By: Andrea Sears
HARRISBURG, Pa. – Fighting climate change could be key to rebuilding the Pennsylvania workforce that’s been devastated by the COVID pandemic, a new report says.
The Keystone State has lost a half-million jobs in the past year.
According to the report from the Political Economy Research Institute, following the “ReImagine Appalachia Blueprint” would create thousands of jobs and make it possible to meet the goal of a 50% reduction in carbon emissions by 2030.
Report co-author Bob Pollin, the institute’s co-director, said the job creation would be driven by investments in energy efficiency and renewable energy, as well as rebuilding and repairing damage from the past.
“If you combine the programs, the clean energy and the land restoration, agriculture, infrastructure, manufacturing,” he said, “we’re looking at about 240,000 to 250,000 jobs.”
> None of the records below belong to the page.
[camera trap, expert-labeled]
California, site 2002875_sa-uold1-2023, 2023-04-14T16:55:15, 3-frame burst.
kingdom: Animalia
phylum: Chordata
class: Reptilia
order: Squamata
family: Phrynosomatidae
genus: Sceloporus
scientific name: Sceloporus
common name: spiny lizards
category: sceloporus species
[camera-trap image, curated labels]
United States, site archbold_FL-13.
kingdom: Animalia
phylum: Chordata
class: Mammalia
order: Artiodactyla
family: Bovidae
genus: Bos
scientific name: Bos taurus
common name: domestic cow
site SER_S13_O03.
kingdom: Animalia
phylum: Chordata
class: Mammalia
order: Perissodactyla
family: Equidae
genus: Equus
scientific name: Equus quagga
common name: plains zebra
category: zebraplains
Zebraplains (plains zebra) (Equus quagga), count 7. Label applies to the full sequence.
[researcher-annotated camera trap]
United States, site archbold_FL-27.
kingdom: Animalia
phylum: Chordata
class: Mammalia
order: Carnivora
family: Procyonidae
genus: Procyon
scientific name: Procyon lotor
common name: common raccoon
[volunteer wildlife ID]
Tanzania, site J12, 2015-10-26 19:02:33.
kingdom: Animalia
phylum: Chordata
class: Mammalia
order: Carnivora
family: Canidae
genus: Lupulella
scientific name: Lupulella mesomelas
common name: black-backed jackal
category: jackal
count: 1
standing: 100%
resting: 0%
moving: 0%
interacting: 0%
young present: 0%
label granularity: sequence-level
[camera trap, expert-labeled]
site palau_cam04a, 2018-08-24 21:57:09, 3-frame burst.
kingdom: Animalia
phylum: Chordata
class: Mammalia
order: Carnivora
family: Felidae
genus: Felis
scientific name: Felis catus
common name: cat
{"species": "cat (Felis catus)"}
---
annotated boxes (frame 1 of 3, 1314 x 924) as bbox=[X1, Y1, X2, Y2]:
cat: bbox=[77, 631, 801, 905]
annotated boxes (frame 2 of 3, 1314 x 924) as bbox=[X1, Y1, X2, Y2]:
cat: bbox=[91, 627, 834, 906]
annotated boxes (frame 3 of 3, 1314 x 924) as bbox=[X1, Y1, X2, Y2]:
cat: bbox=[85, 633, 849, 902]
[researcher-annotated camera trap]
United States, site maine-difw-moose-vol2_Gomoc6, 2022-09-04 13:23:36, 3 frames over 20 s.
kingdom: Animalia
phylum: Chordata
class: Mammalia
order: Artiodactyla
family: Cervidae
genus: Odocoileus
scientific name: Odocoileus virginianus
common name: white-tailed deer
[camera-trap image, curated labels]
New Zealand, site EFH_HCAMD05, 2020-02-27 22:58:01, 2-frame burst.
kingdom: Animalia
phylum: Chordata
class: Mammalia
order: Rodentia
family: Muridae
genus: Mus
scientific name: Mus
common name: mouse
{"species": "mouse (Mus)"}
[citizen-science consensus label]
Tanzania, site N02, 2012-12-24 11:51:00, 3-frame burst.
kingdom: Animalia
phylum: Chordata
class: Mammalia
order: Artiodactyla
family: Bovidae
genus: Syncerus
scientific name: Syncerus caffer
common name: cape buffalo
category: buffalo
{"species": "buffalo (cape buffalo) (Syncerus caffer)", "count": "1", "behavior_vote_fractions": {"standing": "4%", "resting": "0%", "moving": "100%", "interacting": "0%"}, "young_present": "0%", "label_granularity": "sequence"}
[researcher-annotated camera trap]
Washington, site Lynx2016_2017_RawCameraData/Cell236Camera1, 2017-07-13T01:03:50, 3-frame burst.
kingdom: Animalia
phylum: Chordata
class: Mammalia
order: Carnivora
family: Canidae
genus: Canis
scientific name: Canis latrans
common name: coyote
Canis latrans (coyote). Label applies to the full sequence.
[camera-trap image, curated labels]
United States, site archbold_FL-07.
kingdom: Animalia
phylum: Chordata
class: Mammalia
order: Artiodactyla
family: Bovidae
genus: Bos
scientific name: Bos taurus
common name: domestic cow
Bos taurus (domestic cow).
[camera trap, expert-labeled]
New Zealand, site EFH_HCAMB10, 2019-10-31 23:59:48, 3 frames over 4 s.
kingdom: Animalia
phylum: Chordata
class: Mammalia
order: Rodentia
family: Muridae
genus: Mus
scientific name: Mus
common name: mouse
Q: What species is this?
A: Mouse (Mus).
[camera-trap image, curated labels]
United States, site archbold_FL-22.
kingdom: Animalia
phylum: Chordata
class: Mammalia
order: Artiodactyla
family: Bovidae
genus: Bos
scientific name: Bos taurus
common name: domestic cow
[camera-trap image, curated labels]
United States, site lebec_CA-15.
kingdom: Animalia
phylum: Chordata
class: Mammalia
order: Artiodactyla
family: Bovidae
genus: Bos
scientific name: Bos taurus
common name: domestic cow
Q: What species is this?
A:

He added that the blueprint would drive federal resources to some of the most economically depressed parts of the state, creating good, union jobs with strong wages and benefits.
Rob Bair, business manager for the International Brotherhood of Electrical Workers’ Local 143, noted that the plan will require significant public and private investment. He predicted that with state and federal support, Pennsylvania can become a national leader in green energy.
“We can create careers. We can create manufacturing. We can bring the economy of Pennsylvania back to where it was in its heyday,” he said. “And we can do this and save the environment.”
He pointed out that executive orders issued by the Biden administration support many of the policies included in the ReImagine Appalachia Blueprint.
Pollin acknowledged that the shift to clean energy would displace about 2,000 workers from fossil-fuel industries in the state each year. So, the report also focused on making sure they and their communities get a fair transition to a cleaner economy.
“We have to guarantee pensions, health-care coverage, guarantee re-employ them, guarantee the job will pay what they had been getting in the fossil-fuel industry,” he said.